Sugar, in fact, has been demonized since an influential study conducted in Sweden found that our collective sweet tooth is killing us by degrees because added sugar increases the risk of heart disease over time.
Bonnie Taub-Dix, author of “Read It Before You Eat It” and a nutrition blogger, doesn’t criticize the report but wants you to be sensible about the information it contains. “People have to be careful about how they interpret (the report),” she says.
“The information in the report is true; it’s valid. Yes, you can eat eggs, but it doesn’t mean you should be loading up on five-egg omelets every day or changing your breakfast habits so this is all you’re eating.”

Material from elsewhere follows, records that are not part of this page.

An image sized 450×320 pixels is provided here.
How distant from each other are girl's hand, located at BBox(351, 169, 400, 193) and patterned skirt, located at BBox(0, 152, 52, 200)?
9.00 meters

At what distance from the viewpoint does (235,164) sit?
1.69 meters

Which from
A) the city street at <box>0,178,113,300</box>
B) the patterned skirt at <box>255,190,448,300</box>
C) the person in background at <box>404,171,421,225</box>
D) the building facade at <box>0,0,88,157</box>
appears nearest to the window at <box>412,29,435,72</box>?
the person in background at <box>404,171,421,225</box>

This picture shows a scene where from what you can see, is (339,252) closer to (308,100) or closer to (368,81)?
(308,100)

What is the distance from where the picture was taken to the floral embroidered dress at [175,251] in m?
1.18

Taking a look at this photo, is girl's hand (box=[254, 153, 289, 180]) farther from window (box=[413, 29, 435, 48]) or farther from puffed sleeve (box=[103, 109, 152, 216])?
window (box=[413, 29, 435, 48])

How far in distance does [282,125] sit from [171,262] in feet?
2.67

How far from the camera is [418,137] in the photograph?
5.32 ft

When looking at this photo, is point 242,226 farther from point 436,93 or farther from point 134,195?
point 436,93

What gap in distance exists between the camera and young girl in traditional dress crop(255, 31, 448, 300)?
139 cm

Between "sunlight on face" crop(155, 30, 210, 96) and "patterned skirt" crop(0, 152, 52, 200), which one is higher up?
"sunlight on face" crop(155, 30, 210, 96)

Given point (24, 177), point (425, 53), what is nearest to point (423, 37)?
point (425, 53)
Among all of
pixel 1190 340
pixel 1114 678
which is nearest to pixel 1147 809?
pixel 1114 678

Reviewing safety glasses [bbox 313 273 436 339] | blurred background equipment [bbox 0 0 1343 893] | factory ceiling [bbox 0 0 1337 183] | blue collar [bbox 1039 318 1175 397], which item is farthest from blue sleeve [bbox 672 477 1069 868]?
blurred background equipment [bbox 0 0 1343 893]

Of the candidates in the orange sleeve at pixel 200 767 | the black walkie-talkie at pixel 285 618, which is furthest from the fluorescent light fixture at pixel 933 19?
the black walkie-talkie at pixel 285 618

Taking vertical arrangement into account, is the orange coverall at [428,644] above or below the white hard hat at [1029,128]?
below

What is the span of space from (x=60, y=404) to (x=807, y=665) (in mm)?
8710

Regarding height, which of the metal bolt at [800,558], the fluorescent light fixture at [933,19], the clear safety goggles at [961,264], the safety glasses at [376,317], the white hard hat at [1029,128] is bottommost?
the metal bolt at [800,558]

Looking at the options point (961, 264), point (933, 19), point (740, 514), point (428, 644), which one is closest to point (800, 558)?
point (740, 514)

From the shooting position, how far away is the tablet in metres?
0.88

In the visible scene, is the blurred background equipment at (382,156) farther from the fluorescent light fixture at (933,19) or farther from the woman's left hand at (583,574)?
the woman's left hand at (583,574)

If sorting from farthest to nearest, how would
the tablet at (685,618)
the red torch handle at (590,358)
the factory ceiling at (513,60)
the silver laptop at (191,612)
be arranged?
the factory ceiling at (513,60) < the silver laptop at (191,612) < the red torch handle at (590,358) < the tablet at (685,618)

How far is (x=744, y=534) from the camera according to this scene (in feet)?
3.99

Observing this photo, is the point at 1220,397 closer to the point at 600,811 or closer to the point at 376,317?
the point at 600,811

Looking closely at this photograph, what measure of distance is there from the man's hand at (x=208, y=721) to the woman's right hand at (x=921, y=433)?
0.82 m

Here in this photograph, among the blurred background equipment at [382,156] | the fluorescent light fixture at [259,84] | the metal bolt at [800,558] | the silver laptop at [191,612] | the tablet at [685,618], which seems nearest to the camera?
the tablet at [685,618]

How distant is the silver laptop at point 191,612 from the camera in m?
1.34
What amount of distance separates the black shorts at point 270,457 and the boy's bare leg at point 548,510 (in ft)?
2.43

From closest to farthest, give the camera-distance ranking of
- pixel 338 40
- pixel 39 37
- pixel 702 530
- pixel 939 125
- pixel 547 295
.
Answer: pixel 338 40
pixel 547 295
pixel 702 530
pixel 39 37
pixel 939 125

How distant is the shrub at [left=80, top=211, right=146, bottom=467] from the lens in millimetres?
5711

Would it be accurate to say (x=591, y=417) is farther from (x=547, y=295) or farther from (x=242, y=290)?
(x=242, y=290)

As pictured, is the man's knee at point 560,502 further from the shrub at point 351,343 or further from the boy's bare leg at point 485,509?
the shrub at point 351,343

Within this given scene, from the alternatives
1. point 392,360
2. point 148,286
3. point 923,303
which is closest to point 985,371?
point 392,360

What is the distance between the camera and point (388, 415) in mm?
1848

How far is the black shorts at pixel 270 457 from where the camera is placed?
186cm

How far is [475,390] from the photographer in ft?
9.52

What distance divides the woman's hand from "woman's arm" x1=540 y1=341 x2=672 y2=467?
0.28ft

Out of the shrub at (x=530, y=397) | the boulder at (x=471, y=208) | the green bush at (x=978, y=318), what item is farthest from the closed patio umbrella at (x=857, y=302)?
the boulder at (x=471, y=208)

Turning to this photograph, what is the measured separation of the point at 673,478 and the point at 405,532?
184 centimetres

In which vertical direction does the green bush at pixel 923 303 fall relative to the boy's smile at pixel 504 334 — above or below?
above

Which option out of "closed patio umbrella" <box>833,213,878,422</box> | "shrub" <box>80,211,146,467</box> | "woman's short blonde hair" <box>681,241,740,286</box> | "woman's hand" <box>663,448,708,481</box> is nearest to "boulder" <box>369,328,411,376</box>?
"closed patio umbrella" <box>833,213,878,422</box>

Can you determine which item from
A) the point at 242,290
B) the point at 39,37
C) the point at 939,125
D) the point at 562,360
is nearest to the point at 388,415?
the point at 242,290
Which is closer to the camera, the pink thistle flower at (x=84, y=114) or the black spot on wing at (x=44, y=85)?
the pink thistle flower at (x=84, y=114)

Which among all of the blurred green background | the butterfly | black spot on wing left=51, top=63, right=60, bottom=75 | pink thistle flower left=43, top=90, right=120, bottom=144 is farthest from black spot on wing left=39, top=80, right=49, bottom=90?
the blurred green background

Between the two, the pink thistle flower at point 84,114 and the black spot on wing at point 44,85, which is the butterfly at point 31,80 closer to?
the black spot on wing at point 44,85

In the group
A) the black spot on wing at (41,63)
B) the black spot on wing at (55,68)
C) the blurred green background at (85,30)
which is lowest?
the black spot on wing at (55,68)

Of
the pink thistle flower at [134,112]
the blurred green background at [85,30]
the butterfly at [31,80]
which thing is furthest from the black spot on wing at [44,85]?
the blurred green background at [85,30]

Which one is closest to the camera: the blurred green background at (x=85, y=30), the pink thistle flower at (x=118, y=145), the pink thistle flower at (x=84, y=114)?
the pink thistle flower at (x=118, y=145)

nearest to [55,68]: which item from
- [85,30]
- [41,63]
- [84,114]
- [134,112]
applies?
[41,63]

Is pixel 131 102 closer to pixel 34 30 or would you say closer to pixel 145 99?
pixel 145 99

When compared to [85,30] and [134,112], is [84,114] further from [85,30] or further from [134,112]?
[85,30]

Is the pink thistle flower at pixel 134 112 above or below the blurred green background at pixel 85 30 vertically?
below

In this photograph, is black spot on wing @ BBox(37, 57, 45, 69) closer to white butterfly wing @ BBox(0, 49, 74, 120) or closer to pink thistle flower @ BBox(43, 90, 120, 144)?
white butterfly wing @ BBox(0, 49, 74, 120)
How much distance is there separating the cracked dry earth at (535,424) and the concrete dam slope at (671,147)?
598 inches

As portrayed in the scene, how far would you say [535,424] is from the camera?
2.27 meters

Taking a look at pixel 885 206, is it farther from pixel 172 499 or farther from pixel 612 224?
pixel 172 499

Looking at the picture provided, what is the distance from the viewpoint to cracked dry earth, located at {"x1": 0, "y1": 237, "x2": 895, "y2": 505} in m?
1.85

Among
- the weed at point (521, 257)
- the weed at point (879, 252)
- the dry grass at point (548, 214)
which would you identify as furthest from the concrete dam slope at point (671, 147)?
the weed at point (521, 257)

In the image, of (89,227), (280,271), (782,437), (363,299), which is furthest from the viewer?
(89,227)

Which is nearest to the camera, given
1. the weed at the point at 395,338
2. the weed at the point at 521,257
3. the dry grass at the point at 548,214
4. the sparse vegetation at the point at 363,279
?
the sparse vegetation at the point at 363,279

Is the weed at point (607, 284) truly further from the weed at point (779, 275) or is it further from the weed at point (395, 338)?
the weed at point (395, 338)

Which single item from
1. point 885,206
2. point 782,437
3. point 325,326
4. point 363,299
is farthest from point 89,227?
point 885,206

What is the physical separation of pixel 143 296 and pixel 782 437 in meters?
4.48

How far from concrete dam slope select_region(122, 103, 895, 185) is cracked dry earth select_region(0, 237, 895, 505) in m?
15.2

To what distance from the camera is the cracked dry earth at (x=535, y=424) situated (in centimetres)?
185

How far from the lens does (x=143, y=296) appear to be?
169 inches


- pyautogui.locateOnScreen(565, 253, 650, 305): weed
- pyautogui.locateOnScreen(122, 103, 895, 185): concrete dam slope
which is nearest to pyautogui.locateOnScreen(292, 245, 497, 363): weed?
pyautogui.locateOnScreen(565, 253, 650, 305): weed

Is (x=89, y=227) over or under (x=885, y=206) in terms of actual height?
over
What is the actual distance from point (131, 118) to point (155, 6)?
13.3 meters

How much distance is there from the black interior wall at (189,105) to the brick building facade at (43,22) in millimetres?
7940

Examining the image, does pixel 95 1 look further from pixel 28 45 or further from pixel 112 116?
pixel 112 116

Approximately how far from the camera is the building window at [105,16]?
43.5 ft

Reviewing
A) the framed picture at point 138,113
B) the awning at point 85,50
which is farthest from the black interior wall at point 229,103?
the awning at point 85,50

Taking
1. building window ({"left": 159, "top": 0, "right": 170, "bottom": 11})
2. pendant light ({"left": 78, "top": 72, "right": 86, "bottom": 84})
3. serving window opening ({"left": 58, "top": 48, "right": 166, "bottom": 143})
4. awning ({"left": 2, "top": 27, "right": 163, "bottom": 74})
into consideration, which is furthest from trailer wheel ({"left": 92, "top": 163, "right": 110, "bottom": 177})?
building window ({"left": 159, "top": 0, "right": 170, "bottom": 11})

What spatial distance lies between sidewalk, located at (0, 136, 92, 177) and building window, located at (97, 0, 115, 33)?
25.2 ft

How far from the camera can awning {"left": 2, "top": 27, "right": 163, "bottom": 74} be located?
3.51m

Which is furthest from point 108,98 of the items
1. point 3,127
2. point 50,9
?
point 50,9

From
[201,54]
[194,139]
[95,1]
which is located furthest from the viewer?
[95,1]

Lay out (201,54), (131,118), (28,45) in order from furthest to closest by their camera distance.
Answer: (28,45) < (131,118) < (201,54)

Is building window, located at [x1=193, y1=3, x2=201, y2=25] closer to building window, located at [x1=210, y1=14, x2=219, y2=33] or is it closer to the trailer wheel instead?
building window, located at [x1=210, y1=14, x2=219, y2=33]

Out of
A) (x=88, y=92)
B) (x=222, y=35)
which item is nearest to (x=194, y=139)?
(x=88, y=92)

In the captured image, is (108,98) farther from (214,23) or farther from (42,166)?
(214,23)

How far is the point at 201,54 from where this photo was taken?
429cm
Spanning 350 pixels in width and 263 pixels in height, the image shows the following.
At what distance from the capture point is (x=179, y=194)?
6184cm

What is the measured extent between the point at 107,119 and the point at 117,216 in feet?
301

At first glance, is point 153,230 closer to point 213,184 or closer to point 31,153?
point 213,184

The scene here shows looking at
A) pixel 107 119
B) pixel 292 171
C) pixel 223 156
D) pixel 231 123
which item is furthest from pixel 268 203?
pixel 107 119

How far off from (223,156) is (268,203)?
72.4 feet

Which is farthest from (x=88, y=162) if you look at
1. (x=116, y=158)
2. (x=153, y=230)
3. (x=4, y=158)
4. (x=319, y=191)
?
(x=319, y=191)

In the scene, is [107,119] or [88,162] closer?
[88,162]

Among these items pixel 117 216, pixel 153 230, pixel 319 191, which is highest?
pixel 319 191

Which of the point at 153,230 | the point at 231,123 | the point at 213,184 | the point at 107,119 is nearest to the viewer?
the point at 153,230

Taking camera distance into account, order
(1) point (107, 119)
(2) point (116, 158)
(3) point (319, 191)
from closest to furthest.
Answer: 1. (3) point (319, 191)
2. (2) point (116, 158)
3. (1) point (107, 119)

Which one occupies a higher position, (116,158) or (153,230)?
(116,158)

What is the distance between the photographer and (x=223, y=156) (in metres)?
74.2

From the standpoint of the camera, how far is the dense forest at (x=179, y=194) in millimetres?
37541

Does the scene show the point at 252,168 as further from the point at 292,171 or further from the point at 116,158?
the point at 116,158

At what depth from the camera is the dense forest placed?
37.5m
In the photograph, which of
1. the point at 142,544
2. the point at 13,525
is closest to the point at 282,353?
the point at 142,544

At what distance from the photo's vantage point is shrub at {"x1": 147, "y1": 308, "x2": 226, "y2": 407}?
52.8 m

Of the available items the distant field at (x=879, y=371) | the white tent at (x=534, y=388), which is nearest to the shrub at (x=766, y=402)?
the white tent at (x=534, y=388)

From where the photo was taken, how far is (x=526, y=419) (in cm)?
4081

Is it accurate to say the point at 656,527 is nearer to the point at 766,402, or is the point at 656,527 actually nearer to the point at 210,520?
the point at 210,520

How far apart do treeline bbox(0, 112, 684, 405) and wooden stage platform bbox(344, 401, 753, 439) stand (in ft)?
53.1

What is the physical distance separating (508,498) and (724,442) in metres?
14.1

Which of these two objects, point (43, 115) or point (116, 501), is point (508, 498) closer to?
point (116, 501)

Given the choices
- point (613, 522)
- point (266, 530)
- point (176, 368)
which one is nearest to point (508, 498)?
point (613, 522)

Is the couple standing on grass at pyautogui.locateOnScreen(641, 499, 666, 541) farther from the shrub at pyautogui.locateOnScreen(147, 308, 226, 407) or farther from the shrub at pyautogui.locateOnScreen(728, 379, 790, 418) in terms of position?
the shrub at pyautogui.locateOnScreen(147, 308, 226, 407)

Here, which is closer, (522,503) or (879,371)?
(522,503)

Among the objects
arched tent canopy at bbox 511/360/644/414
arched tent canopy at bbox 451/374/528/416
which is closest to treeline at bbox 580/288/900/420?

“The guidelines don’t say anything about portion sizes. You really need to be sensible about how much you’re eating, not just what you’re eating,” she says. “Moderation – that same, boring word – is critical. Plus balance and variety.”
To Taub-Dix, the most important take-away from the report revolves around advice that leads to rounded, complete meals the entire family eats together.
Michael Pollan, a nutrition activist who has often criticized agri-business and the food industry in general for what and how we eat, famously has said “eat food, not too much, mostly plants.”
“That, more or less, is the short answer to the supposedly incredibly complicated and confusing question of what we humans should eat in order to be maximally healthy,” he wrote in an essay for the New York Times.
“A little meat won’t kill you, though it’s better approached as a side dish than as a main,” he continued. “And you’re much better off eating whole fresh foods than processed food products. That’s what I mean by the recommendation to eat ‘food.’ Once, food was all you could eat, but today there are lots of other edible food like substances in the supermarket.”
In many ways, Pollan’s words reflect what the new dietary report advises. The good news is “Big Food” may be losing its charm even before the new guidelines come out.
The committee also took a stab, for the first time, at how diet may affect mental health. The report notes the American Psychiatric Association considers omega-3, naturally found in fish, as a “complimentary therapy” for those with major depression, for example.
With research still limited, the committee declined to make advice for brain health, but Taub-Dix sees the connection as common sense.
“It’s critical,” she says. “I don't know how the two could be separated. Skip a meal or two and see how you feel. See if you can concentrate or focus. To be at optimum performance, you need to eat well. What you eat affects your mood, and your mood affects what you pick to eat.”